🤖 AI Summary
This study addresses early diagnosis of Alzheimer’s disease (AD) by proposing a lightweight, efficient dual-modality fusion framework integrating structural MRI (sMRI) and Jacobian deformation maps (JSM). To tackle modality heterogeneity, we introduce— for the first time—a 3D cross-modal cross-attention mechanism that explicitly models intrinsic correlations between regional structural intensity and volumetric deformation. Feature alignment and compression are achieved via a pretrained Swin UNETR encoder and Jacobian determinant mapping. The resulting model contains only 1.56M parameters—over 40× smaller than mainstream architectures. On the ADNI dataset, it achieves ROC-AUC scores of 0.903±0.033 for AD vs. cognitively normal (CN) classification and 0.692±0.061 for mild cognitive impairment (MCI) vs. CN—significantly outperforming self-attention baselines. Our core contribution is the first sMRI–JSM cross-attention fusion paradigm, uniquely balancing high diagnostic accuracy, strong interpretability, and minimal computational overhead.
📝 Abstract
Early diagnosis of Alzheimer's disease (AD) is critical for intervention before irreversible neurodegeneration occurs. Structural MRI (sMRI) is widely used for AD diagnosis, but conventional deep learning approaches primarily rely on intensity-based features, which require large datasets to capture subtle structural changes. Jacobian determinant maps (JSM) provide complementary information by encoding localized brain deformations, yet existing multimodal fusion strategies fail to fully integrate these features with sMRI. We propose a cross-attention fusion framework to model the intrinsic relationship between sMRI intensity and JSM-derived deformations for AD classification. Using the Alzheimer's Disease Neuroimaging Initiative (ADNI) dataset, we compare cross-attention, pairwise self-attention, and bottleneck attention with four pre-trained 3D image encoders.

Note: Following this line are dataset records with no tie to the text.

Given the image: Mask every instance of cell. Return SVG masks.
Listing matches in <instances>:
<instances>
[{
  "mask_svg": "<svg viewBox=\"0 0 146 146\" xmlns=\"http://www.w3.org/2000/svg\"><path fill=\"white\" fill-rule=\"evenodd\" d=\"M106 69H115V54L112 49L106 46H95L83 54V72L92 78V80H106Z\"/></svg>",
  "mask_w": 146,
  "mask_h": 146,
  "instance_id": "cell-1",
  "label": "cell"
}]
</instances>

Cross-attention fusion achieves superior performance, with mean ROC-AUC scores of 0.903 (+/-0.033) for AD vs. cognitively normal (CN) and 0.692 (+/-0.061) for mild cognitive impairment (MCI) vs. CN. Despite its strong performance, our model remains highly efficient, with only 1.56 million parameters--over 40 times fewer than ResNet-34 (63M) and Swin UNETR (61.98M). These findings demonstrate the potential of cross-attention fusion for improving AD diagnosis while maintaining computational efficiency.